Pennsylvania lawmakers approved a bill in October that would remove local superintendents from the home-schooling evaluation process.
Proponents of the bill said the change eliminates a duplication of effort by district officials and unnecessary red tape for the parents of home schoolers, according to a story by Tribune Total Media. Currently, an evaluator, who is hired by the students’ parents, reviews home schoolers’ work annually. The evaluator’s report along with the student’s portfolio is then assessed by the superintendent or a district-level administrator who also must determine if the coursework complies with the home-schooling law.
The Home School Legal Defense Association has spent almost a decade lobbying for legislation to free home-schooling families from the district-level portfolio review. Dewitt Black, senior counsel for the Home School Legal Defense Association, told Tribune Total Media that the requirement was “overkill” and “created a double-jeopardy situation for home-schooling families and more administrative work for school superintendents.”

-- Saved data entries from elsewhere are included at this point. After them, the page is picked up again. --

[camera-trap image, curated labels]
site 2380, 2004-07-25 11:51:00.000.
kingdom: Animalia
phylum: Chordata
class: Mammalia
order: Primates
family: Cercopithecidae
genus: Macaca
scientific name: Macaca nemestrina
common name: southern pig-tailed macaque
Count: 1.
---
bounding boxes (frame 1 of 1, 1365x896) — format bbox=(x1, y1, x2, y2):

But some critics believe the superintendent’s assessment is crucial for home schoolers.
During testimony about the bill in March, the Pennsylvania Association of School Administrators presented research that found superintendents’ were twice as likely to identify inadequate home-school education programs than the evaluators.
Meanwhile, Rachel Coleman, executive director for the Massachusetts-based Coalition for Responsible Home Education, said in a statement that the Pennsylvania bill removes a “critical level of accountability,” that protects home schoolers from “neglectful parents and derelict evaluators.” The group is urging Gov. Tom Corbett to veto the bill.